### THE EXERCISE
Reproduce all of the material below line for line, without changing any character.
-- ENTRIES PROVIDED start --
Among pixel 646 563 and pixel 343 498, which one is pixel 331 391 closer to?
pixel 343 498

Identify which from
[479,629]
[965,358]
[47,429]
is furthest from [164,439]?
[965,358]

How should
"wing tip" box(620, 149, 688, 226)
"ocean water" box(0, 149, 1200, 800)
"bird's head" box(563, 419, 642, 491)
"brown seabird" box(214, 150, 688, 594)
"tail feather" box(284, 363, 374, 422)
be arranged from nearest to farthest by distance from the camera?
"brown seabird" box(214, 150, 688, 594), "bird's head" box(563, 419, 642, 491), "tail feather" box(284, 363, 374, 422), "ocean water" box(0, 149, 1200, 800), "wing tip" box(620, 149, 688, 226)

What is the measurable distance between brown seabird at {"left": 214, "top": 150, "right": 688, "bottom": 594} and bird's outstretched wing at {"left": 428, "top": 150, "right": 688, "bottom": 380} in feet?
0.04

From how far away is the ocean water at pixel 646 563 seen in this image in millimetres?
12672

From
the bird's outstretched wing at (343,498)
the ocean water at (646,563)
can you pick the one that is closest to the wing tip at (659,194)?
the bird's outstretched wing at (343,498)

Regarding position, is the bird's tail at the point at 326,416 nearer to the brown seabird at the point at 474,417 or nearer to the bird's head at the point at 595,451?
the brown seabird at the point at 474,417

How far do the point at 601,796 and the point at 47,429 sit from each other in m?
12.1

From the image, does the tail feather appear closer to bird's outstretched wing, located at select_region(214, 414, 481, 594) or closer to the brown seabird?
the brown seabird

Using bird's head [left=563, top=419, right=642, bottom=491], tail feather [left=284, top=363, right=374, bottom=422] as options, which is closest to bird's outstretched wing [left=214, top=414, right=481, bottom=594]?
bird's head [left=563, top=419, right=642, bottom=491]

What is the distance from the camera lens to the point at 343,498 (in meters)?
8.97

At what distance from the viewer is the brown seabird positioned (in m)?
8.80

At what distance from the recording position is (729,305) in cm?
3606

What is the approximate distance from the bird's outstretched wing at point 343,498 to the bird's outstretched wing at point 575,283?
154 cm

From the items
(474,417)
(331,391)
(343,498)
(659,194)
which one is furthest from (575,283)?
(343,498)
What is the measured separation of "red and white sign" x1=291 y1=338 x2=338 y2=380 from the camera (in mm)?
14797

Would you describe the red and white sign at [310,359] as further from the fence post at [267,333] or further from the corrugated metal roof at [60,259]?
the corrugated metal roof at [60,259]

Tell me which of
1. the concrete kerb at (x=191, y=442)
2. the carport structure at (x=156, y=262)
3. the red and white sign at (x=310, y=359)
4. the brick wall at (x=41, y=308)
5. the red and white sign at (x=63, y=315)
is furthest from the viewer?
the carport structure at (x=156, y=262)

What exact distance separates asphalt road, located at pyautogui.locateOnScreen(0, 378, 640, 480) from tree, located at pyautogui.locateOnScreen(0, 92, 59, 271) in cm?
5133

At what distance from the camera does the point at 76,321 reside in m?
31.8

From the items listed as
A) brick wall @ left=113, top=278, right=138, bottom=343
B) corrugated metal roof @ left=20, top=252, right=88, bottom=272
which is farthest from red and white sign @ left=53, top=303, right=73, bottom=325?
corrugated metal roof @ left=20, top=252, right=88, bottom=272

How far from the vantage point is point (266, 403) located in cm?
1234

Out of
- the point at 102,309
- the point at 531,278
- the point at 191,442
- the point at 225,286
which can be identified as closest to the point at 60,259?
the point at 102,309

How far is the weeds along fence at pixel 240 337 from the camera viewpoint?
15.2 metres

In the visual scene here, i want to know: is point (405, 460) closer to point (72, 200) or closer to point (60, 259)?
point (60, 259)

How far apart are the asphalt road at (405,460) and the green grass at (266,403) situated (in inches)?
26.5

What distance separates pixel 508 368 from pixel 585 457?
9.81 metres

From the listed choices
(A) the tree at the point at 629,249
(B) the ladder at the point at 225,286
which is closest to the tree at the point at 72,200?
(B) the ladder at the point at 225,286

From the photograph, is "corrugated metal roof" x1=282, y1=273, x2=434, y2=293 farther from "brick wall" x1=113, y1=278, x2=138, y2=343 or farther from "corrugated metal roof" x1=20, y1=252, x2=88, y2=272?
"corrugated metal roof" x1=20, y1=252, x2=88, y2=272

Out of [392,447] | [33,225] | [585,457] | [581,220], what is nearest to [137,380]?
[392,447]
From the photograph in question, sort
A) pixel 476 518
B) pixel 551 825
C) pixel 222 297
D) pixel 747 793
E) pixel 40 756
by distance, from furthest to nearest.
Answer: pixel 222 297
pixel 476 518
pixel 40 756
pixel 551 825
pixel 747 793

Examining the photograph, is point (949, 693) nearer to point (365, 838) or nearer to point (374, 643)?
-- ENTRIES PROVIDED end --
### RESULT OF THIS EXERCISE
Among pixel 646 563 and pixel 343 498, which one is pixel 331 391 closer to?
pixel 343 498

Identify which from
[479,629]
[965,358]
[47,429]
is furthest from [164,439]?
[965,358]

How should
"wing tip" box(620, 149, 688, 226)
"ocean water" box(0, 149, 1200, 800)
"bird's head" box(563, 419, 642, 491)
"brown seabird" box(214, 150, 688, 594)
"tail feather" box(284, 363, 374, 422)
be arranged from nearest to farthest by distance from the camera?
"brown seabird" box(214, 150, 688, 594), "bird's head" box(563, 419, 642, 491), "tail feather" box(284, 363, 374, 422), "ocean water" box(0, 149, 1200, 800), "wing tip" box(620, 149, 688, 226)

What is the measurable distance between brown seabird at {"left": 214, "top": 150, "right": 688, "bottom": 594} and bird's outstretched wing at {"left": 428, "top": 150, "right": 688, "bottom": 380} in feet?
0.04

From how far away is the ocean water at pixel 646 563 seen in this image in millimetres?
12672

From
the bird's outstretched wing at (343,498)
the ocean water at (646,563)
can you pick the one that is closest to the wing tip at (659,194)?
the bird's outstretched wing at (343,498)

Regarding position, is the bird's tail at the point at 326,416 nearer to the brown seabird at the point at 474,417 or nearer to the bird's head at the point at 595,451?
the brown seabird at the point at 474,417

How far do the point at 601,796 and the point at 47,429 sit from each other in m?
12.1

From the image, does the tail feather appear closer to bird's outstretched wing, located at select_region(214, 414, 481, 594) or closer to the brown seabird?
the brown seabird

Using bird's head [left=563, top=419, right=642, bottom=491], tail feather [left=284, top=363, right=374, bottom=422] as options, which is closest to bird's outstretched wing [left=214, top=414, right=481, bottom=594]?
bird's head [left=563, top=419, right=642, bottom=491]

What is the distance from the camera lens to the point at 343,498 (in meters)?
8.97

At what distance from the viewer is the brown seabird positioned (in m)?
8.80

At what distance from the recording position is (729,305) in cm?
3606

What is the approximate distance from the bird's outstretched wing at point 343,498 to the bird's outstretched wing at point 575,283?
154 cm

From the items
(474,417)
(331,391)
(343,498)
(659,194)
which one is furthest from (575,283)?
(343,498)
What is the measured separation of "red and white sign" x1=291 y1=338 x2=338 y2=380 from the camera (in mm)?
14797

Would you describe the red and white sign at [310,359] as further from the fence post at [267,333] or further from the corrugated metal roof at [60,259]?
the corrugated metal roof at [60,259]

Tell me which of
1. the concrete kerb at (x=191, y=442)
2. the carport structure at (x=156, y=262)
3. the red and white sign at (x=310, y=359)
4. the brick wall at (x=41, y=308)
5. the red and white sign at (x=63, y=315)
is furthest from the viewer?
the carport structure at (x=156, y=262)

What exact distance separates asphalt road, located at pyautogui.locateOnScreen(0, 378, 640, 480) from tree, located at pyautogui.locateOnScreen(0, 92, 59, 271) in cm?
5133

At what distance from the camera does the point at 76,321 reside in m?
31.8

From the items listed as
A) brick wall @ left=113, top=278, right=138, bottom=343
B) corrugated metal roof @ left=20, top=252, right=88, bottom=272
which is farthest from red and white sign @ left=53, top=303, right=73, bottom=325?
corrugated metal roof @ left=20, top=252, right=88, bottom=272

How far from the vantage point is point (266, 403) located in cm?
1234

Out of
- the point at 102,309
- the point at 531,278
- the point at 191,442
- the point at 225,286
which can be identified as closest to the point at 60,259?
the point at 102,309

How far is the weeds along fence at pixel 240 337 from the camera viewpoint?
15.2 metres

In the visual scene here, i want to know: is point (405, 460) closer to point (72, 200) or closer to point (60, 259)?
point (60, 259)

How far apart are the asphalt road at (405,460) and the green grass at (266,403) situated (in inches)?
26.5

What distance separates pixel 508 368 from pixel 585 457?
9.81 metres

From the listed choices
(A) the tree at the point at 629,249
(B) the ladder at the point at 225,286
which is closest to the tree at the point at 72,200?
(B) the ladder at the point at 225,286

From the photograph, is "corrugated metal roof" x1=282, y1=273, x2=434, y2=293 farther from "brick wall" x1=113, y1=278, x2=138, y2=343 or farther from "corrugated metal roof" x1=20, y1=252, x2=88, y2=272?
"corrugated metal roof" x1=20, y1=252, x2=88, y2=272

Out of [392,447] | [33,225] | [585,457] | [581,220], what is nearest to [137,380]?
[392,447]
From the photograph in question, sort
A) pixel 476 518
B) pixel 551 825
C) pixel 222 297
D) pixel 747 793
E) pixel 40 756
by distance, from furthest to nearest.
Answer: pixel 222 297
pixel 476 518
pixel 40 756
pixel 551 825
pixel 747 793

Examining the photograph, is point (949, 693) nearer to point (365, 838) or nearer to point (374, 643)?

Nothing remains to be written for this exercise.